▸ EXERCISE OBJECTIVE: Your answer should be a single number: how many lines of the material below contain "Alcelaphus".

* * * *

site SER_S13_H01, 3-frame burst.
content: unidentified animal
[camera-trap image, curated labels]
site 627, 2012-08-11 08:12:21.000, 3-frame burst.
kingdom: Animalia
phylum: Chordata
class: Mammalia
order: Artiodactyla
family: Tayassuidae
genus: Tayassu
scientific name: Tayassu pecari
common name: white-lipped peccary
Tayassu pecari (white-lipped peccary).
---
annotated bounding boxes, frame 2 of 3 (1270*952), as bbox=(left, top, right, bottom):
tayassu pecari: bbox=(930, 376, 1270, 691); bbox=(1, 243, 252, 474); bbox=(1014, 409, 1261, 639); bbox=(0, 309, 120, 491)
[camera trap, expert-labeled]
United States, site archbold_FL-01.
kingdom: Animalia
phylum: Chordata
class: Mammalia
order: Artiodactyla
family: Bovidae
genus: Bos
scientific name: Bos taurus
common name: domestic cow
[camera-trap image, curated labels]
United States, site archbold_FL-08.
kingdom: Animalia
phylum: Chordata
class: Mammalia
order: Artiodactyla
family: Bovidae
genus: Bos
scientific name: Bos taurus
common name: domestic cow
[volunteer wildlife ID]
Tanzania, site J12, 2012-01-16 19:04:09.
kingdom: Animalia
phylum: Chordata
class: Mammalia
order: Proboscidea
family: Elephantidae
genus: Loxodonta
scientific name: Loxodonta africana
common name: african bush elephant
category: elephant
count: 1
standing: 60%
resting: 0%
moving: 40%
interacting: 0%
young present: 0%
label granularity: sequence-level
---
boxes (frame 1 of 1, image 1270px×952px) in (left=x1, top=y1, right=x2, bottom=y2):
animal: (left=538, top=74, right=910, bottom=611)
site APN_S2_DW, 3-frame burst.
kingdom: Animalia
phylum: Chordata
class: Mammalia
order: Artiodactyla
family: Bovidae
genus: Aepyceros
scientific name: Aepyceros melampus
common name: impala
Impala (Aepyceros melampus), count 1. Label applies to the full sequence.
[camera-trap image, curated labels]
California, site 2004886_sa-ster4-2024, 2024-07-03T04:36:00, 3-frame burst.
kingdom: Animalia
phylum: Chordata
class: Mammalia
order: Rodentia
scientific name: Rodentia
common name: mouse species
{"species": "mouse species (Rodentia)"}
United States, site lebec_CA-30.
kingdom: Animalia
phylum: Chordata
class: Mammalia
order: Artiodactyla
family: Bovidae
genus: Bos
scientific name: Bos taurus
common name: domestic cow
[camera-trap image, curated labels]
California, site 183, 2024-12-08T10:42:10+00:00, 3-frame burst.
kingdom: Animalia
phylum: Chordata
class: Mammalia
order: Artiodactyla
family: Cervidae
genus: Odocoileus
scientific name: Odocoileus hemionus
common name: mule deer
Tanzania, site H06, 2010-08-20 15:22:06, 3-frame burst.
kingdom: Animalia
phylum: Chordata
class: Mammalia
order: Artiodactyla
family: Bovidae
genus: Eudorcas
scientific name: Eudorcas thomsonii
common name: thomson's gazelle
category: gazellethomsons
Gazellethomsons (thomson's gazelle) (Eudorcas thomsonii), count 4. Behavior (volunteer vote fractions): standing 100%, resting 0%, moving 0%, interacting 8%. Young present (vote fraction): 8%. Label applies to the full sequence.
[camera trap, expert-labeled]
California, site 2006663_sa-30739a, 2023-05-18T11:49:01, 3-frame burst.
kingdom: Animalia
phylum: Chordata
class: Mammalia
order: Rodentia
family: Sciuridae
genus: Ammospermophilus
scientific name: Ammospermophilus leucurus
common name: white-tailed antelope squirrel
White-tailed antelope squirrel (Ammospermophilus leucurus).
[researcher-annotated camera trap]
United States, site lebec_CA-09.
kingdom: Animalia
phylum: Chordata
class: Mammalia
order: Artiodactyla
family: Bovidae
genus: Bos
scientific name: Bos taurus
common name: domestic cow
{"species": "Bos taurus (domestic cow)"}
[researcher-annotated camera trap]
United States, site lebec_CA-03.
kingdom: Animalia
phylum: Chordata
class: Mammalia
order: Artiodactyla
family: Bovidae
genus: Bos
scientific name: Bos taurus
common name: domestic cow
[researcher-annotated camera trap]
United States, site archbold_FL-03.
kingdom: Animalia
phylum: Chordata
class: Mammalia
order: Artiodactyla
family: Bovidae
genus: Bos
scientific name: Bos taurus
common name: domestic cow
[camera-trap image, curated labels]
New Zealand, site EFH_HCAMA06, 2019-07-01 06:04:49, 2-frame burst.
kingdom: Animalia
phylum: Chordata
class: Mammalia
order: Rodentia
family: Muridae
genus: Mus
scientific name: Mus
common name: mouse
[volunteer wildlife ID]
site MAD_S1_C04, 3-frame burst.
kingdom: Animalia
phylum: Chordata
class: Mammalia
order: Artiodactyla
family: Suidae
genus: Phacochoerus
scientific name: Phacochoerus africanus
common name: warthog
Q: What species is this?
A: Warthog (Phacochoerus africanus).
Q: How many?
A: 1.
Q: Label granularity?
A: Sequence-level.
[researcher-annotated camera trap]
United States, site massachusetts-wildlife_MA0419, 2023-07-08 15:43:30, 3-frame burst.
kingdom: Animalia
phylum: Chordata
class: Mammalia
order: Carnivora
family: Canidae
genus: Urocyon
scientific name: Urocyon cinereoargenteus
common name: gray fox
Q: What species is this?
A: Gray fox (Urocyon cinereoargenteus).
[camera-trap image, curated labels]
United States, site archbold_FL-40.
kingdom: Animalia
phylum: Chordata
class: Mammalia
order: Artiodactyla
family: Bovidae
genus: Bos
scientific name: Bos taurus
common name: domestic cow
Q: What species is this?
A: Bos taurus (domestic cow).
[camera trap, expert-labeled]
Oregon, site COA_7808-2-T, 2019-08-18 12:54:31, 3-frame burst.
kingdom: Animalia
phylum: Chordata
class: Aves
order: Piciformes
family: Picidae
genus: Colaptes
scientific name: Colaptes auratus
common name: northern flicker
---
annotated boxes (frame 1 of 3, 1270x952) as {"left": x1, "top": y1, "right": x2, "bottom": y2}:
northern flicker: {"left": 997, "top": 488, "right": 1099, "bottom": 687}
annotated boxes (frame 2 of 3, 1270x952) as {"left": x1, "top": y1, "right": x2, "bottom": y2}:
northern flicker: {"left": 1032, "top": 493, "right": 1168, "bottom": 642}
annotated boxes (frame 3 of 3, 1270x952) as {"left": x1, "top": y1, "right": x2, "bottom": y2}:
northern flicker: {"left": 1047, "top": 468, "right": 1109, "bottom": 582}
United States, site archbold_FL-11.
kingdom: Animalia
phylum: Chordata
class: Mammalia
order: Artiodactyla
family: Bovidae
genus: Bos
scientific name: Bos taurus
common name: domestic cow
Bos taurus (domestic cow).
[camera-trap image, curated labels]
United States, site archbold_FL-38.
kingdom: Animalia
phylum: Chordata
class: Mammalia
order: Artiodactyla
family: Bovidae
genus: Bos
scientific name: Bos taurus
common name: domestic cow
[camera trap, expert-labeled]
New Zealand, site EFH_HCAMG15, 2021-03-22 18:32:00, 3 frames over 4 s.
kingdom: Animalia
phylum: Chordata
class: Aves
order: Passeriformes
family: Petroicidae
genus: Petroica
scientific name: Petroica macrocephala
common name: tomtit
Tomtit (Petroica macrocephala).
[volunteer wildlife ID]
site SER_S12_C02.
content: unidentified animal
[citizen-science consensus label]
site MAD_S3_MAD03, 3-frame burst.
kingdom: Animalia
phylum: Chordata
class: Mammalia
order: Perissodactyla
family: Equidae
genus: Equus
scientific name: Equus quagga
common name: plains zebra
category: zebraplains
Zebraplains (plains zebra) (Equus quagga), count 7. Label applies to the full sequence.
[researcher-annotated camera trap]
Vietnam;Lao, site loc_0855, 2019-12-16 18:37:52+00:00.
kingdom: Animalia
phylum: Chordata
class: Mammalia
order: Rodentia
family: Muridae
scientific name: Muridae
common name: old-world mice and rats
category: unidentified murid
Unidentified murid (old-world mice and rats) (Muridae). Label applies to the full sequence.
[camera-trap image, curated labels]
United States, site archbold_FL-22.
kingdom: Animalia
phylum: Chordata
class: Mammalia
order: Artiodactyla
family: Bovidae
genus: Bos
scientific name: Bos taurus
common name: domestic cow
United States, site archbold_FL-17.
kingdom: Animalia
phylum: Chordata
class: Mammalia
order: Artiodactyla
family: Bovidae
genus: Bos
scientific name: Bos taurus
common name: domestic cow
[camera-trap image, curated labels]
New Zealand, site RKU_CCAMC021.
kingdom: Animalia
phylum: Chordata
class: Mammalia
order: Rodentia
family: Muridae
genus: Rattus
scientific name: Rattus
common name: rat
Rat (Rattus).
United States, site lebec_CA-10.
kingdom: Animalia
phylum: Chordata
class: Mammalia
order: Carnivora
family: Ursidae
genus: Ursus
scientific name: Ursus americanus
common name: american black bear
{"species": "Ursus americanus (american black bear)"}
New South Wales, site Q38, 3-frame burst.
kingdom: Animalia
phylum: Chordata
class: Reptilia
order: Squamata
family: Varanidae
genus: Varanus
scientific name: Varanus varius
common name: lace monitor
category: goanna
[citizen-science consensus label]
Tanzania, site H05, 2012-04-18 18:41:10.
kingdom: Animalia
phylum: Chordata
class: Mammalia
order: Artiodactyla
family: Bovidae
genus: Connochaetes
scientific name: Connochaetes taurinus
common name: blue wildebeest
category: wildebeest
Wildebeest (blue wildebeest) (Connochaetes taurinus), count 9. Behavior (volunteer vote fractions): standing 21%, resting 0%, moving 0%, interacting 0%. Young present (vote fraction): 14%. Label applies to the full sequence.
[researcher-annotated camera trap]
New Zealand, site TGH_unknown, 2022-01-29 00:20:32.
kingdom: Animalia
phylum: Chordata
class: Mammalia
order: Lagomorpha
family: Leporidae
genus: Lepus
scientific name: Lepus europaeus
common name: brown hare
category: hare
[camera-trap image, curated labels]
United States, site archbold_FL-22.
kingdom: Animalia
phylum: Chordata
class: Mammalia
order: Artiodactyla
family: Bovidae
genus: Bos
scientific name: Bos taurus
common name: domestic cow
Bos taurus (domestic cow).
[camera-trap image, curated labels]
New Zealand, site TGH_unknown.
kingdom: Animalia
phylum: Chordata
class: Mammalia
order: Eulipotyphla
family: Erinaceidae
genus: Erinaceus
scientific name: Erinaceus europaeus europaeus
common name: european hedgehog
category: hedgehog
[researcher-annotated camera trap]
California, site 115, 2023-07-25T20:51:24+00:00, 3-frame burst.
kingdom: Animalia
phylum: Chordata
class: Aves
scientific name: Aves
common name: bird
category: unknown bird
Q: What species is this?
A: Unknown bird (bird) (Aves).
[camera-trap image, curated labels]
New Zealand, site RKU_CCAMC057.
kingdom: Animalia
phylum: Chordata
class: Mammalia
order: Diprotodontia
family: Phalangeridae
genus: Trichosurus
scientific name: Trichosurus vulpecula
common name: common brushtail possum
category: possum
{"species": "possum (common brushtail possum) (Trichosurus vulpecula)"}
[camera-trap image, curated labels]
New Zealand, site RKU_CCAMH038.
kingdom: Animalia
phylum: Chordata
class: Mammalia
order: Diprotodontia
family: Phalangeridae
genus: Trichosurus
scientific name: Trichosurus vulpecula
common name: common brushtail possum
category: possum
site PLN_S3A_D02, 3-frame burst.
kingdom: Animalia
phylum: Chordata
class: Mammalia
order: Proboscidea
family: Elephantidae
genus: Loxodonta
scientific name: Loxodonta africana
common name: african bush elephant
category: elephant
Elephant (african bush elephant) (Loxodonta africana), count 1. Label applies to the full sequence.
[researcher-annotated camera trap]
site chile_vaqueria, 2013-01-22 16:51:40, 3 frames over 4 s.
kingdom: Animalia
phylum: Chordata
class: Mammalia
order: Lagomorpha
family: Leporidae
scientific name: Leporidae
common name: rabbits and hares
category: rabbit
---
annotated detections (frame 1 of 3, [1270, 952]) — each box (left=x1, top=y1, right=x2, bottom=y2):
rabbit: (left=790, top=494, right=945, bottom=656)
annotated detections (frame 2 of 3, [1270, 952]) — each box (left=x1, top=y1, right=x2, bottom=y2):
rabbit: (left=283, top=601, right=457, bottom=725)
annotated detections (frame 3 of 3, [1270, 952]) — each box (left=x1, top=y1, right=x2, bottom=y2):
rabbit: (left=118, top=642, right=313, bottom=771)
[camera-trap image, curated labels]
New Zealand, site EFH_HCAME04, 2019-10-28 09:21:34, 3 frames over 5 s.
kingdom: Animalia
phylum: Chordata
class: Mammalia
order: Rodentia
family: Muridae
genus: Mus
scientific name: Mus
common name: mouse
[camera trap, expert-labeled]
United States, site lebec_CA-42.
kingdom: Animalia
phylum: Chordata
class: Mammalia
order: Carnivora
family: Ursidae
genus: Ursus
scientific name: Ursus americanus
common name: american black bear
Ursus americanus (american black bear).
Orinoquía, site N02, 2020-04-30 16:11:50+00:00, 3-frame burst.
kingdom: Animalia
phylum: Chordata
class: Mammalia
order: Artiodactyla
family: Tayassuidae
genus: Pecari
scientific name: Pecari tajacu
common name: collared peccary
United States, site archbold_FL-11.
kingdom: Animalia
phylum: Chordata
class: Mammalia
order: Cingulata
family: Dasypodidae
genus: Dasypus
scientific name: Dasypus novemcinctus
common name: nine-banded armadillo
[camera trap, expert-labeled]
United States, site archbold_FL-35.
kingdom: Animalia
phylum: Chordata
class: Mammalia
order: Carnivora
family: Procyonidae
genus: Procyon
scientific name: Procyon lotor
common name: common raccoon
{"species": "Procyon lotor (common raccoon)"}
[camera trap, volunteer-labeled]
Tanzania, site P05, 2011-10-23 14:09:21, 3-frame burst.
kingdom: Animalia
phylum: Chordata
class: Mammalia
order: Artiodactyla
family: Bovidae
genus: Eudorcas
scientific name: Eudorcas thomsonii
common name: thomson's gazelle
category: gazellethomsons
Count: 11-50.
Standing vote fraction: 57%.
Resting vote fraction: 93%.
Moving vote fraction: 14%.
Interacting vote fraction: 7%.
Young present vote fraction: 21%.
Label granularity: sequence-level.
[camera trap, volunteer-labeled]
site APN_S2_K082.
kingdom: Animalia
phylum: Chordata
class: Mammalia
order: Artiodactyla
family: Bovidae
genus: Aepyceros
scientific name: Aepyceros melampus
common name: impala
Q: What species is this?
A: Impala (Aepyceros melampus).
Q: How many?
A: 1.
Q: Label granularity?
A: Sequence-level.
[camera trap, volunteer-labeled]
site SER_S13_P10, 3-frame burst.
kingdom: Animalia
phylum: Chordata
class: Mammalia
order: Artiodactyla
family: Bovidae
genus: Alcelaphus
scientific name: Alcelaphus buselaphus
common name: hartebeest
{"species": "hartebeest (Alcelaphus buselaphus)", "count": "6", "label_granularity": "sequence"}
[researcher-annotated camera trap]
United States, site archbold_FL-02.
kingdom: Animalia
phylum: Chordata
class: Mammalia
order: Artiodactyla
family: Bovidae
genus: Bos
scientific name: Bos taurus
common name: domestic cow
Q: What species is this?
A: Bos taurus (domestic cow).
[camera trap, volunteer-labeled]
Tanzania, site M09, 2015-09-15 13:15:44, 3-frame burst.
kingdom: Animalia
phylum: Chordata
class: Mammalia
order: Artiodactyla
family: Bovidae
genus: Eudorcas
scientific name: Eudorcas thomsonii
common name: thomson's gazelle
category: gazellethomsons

* * * *

▸ RESULT: 3